I have seen city gardens and county gardens, formal ones and wildflower ones. I've seen gardens spread across hillsides and those tucked into small apartment patios. I have seen water gardens and rock gardens, woodland gardens and sunny border gardens.
To be sure, though, I have never seen a garden that was finished.
And, now, I have seen a garden that hasn't been started.
The garden of Jan and Harvey Irby on Boulder Street was nothing more than an ordinary fenced rectangular back yard with a random scattering of walnut trees and a bit of grass when I saw it near the end of May. A small clump of irises and a couple of variegated hostas grew inside an oddly angled patch of mulch, bordered by landscape timbers.
For all its nothingness when I visited, the garden actually had been started (I should say planned) months before. And, if I am to believe the enthusiastic Jan, the garden will be well under way by the start of summer.
I sat with the Irbys at their kitchen table while Jan eagerly talked about the garden-to-be, showing me a sketch she had drawn depicting a complete redesign of the back yard. Gone are the landscape timbers and the awkwardly shaped mulched area. Instead, her renovation includes a deck with plenty of seating space, a curving mulch path leading to a water feature and a pleasant grassy area. This "paper garden" made the back yard look better already.
"It's been a process that's developed out of wishes," Jan explained.
Their garden wish list contains a kidney-shaped pond, a deck with furniture, yellow roses, clematis, peonies, flowering trees, paths, some grass, annual beds and a cutting garden.
The peonies and yellow rose are plants from her mother's farm in northwest Kansas.
"I watched my mom garden," she said. "She was such an adventuress. She enjoyed gardening."
Jan plans a cutting garden, filled with zinnias. The seeds are also from her mother's garden.
"I can't wait to plant them," she said.
Jan has included all the existing trees in her drawing.
"These two right here are just made for a hammock," she said pointing to the sketch of two trees about 8 feet apart.
"I see some containers, a bird bath ," she continued as her finger moved across the page.

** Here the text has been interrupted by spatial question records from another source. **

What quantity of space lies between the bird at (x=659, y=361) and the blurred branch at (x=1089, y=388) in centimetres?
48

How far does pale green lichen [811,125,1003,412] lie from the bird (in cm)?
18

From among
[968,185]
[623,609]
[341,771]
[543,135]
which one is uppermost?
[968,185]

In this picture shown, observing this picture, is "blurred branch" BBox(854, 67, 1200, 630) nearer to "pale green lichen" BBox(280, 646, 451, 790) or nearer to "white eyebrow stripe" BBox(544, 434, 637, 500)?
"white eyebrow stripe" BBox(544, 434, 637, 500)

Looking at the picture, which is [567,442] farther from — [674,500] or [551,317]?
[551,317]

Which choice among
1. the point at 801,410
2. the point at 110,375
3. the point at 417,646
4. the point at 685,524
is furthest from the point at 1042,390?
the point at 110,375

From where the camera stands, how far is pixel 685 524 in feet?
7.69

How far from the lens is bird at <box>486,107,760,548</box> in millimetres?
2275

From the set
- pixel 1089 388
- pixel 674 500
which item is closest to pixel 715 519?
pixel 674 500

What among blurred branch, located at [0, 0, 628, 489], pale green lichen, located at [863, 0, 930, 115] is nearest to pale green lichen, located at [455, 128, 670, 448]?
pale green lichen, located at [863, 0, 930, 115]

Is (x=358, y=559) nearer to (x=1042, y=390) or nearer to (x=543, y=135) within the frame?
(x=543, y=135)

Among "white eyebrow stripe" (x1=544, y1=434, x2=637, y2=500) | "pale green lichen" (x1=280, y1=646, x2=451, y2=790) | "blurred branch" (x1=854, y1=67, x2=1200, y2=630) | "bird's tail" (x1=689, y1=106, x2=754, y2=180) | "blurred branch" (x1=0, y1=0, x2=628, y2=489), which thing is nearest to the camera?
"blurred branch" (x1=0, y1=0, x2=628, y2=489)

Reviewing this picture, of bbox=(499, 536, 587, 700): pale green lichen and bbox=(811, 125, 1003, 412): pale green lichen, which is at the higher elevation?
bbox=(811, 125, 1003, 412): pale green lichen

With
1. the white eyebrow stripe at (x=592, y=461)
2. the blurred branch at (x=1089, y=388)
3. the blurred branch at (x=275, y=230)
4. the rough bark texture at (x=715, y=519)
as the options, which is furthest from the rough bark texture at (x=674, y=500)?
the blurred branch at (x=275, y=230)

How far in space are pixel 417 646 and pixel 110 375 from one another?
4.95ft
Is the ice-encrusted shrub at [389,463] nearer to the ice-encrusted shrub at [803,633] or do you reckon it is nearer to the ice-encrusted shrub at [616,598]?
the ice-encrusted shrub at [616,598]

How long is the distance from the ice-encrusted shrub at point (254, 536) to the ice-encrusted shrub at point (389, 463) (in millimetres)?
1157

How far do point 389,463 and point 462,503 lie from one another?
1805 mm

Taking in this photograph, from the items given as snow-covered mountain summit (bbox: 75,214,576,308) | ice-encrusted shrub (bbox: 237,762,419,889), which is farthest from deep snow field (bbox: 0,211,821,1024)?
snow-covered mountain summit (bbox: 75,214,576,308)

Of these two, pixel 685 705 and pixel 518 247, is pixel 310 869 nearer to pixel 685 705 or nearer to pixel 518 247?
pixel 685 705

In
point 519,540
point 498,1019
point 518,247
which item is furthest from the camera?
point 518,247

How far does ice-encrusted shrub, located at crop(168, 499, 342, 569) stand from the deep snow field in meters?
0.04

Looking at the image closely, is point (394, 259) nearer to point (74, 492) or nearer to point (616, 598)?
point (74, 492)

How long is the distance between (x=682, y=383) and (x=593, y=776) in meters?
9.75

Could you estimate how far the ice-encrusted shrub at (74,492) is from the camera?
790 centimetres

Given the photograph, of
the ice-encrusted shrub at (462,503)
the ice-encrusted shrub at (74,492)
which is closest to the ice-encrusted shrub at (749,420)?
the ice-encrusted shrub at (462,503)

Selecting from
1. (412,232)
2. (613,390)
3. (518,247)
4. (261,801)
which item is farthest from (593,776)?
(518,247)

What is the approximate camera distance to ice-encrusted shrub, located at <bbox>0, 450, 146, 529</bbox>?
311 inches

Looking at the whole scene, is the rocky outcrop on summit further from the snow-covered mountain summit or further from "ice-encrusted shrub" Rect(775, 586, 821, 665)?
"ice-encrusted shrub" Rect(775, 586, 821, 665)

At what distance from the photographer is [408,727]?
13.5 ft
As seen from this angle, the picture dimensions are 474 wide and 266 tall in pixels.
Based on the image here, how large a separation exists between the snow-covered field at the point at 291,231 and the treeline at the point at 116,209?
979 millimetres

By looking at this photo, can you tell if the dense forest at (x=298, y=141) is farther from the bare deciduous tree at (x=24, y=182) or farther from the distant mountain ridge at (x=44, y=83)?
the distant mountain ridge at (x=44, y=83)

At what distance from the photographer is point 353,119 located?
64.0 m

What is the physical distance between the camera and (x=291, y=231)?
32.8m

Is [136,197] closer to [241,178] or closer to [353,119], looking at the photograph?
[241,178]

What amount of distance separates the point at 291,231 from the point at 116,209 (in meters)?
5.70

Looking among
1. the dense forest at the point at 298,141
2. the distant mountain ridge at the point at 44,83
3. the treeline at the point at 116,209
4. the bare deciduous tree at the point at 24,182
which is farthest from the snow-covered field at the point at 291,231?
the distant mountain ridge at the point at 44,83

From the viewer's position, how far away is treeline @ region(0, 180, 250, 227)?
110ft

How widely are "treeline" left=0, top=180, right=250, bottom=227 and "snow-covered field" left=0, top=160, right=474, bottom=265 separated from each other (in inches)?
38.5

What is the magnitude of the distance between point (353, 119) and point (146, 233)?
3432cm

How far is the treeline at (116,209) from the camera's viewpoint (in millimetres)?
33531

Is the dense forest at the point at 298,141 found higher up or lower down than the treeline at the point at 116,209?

The plain wooden picket fence will be replaced with a white privacy fence with lattice top and lined with yellow roses. In one corner peonies and lilies will grow, in the other elephant ears.
"To me, it's like decorating a house," she noted. "I clipped out pictures, got on the Internet."
She handed me a stack of books, magazines and newspapers that she has saved over the years. She showed me clippings from newspapers of plants and colors she likes and gardening books and magazines whose pages are marked by sticky notes to bookmark pictures of garden features and landscape designs that she finds interesting.
The Irbys moved into their new home last fall.
"We bought a house that was a mess," Harvey said.
Though he carted out five truckloads of debris from the back yard, he wasn't dismayed. He has a simple philosophy.
"You buy the worst house in the nicest neighborhood and fix it up," he said.
Jan has a similar philosophy, "Leave it better than when you found it."
The Irbys have been busy living their philosophies. They replaced the roof, put on an attractive two-tiered front porch and did interior decorating.
"We worked a lot on the inside in the winter," Jan remarked.
But once spring rolled around, their thoughts turned to the outdoors.
The two of them are making things happen quickly. Harvey had started the back deck the day before my visit and planned to complete it the following day.
"Neither one of us is very good with messes," Jan admitted.
"One thing leads to another. It's kind of evolving."
Harvey claimed that Jan is the one with the vision.
"I do the labor," he quipped.
"We do have a vision of what it would look like," Jan agreed. "We are intent on making this a really pleasant place. Wow! Two years from now this can be fun to look at."
Carol Boncella is education coordinator at Lawrence Memorial Hospital and home and garden writer for the Journal-World.